Humor, Magical Realism

The Case of the Unsaved Document

spaceIt happens more often than you care to admit. You type a computer document, save it, revise it, and save it again, then exit, only to return and find none of the changes are saved, or, more distressingly, that you are unable to find the document at all. You might have indulged a Where-the-fuck-is my-document-I know-I saved-it moment, or considered medication for Alzheimer’s. But before you go postal on Microsoft or commit yourself to the hospital for the typographically challenged, consider this.

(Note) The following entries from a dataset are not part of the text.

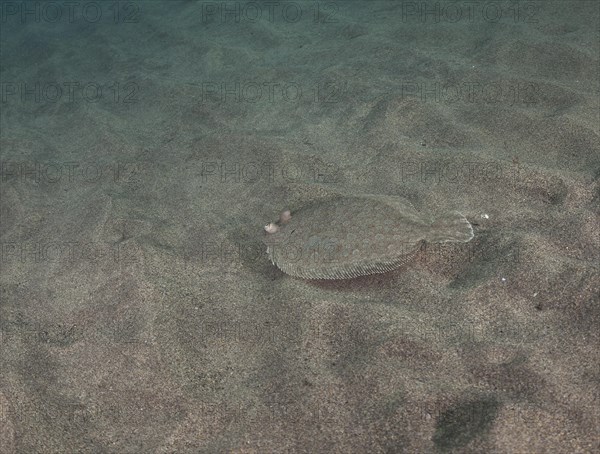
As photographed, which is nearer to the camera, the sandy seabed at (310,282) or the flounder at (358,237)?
the sandy seabed at (310,282)

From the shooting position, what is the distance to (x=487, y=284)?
3.20m

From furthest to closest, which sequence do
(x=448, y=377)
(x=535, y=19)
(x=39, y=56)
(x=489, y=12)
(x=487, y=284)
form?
(x=39, y=56), (x=489, y=12), (x=535, y=19), (x=487, y=284), (x=448, y=377)

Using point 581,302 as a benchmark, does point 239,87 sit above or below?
below

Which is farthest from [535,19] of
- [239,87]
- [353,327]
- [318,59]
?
[353,327]

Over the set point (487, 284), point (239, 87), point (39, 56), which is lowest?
point (39, 56)

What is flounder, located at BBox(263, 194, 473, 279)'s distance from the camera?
3.34 metres

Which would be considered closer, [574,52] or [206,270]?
[206,270]

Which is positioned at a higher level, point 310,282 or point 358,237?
point 358,237

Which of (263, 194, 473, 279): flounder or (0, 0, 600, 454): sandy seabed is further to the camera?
(263, 194, 473, 279): flounder

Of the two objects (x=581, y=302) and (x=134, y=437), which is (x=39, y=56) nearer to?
(x=134, y=437)

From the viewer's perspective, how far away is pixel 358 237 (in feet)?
11.2

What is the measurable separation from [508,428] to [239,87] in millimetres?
5217

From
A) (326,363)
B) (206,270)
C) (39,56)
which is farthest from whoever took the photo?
(39,56)

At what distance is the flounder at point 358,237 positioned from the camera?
3344 millimetres
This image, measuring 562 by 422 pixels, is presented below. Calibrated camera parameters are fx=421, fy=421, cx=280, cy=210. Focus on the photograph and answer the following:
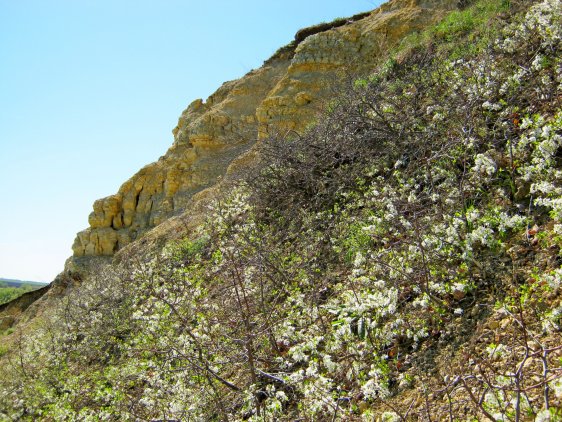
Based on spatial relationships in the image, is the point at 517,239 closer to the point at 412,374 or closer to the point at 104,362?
the point at 412,374

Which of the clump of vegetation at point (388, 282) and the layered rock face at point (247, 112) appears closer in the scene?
the clump of vegetation at point (388, 282)

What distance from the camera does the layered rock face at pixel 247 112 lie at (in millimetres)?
13500

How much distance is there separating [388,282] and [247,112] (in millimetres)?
14385

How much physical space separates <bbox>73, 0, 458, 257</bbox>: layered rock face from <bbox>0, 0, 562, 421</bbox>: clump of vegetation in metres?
5.48

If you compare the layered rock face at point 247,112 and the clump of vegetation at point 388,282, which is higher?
the layered rock face at point 247,112

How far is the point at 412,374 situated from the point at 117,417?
390 centimetres

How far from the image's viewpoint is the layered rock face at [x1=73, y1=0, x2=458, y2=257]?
13.5 metres

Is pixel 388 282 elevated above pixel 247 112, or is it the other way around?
pixel 247 112

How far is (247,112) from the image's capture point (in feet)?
57.0

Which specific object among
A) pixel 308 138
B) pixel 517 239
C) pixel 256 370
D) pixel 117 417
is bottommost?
pixel 117 417

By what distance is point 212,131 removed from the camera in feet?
57.5

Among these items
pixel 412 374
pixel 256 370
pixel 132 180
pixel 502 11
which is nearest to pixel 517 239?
pixel 412 374

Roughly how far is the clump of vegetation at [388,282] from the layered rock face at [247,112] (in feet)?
18.0

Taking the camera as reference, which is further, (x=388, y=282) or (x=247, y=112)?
(x=247, y=112)
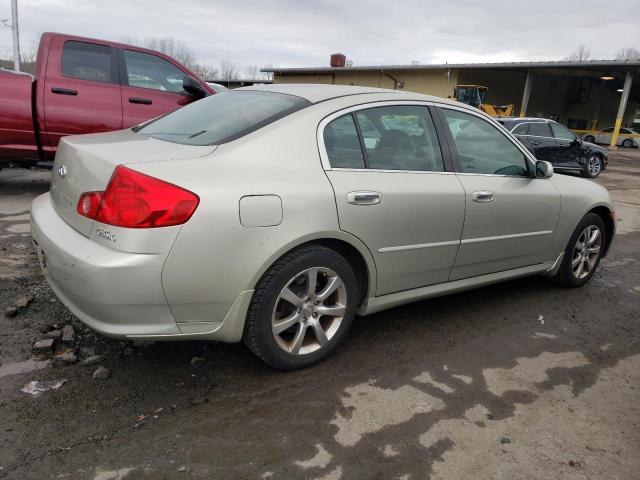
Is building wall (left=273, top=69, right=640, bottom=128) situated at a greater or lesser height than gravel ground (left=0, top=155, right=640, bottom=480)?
greater

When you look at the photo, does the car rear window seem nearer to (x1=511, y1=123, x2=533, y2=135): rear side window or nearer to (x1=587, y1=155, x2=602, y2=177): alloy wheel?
(x1=511, y1=123, x2=533, y2=135): rear side window

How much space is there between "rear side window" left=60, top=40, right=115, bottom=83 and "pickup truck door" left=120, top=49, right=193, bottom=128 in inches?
6.7

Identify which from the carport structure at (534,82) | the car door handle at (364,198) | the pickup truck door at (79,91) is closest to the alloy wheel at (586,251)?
the car door handle at (364,198)

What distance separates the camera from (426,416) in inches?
99.7

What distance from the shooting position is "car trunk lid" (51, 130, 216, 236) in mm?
2451

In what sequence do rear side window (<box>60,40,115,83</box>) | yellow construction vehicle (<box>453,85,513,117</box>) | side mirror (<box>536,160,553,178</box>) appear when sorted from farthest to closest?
1. yellow construction vehicle (<box>453,85,513,117</box>)
2. rear side window (<box>60,40,115,83</box>)
3. side mirror (<box>536,160,553,178</box>)

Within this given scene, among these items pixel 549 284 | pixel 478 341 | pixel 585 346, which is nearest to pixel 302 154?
pixel 478 341

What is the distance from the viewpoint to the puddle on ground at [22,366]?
2.65 metres

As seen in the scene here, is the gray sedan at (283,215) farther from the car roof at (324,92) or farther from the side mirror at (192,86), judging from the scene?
the side mirror at (192,86)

You may have fallen victim to the Parallel Universe Syndrome (PUS), a hypothesis, posited and currently undergoing study by Dr. K. L. Davidson professor of English and the absurd. Davidson contends that there is a little known command reached by random key punching, which clicks you into a parallel universe, where you did indeed follow correct document-saving protocol. However, the save button clicks you back to your own universe, where you promptly exit, none the wiser. Meanwhile, all your revisions are still in that parallel universe, unsaved, unwashed, and unshriven.

While this revelation doesn’t actually help you save changes to your documents, it at least preserves the possibility that you are not necessarily technologically inept, or teetering toward dementia, though Davidson has been accused of these things in both the personal and professional arena.

Davidson has been able to repeat experiment results for PUS, though never on purpose.

She is confident that once she discovers the configuration of the PUS command, she will be able to program the shift key to reconcile multiple realities with one click.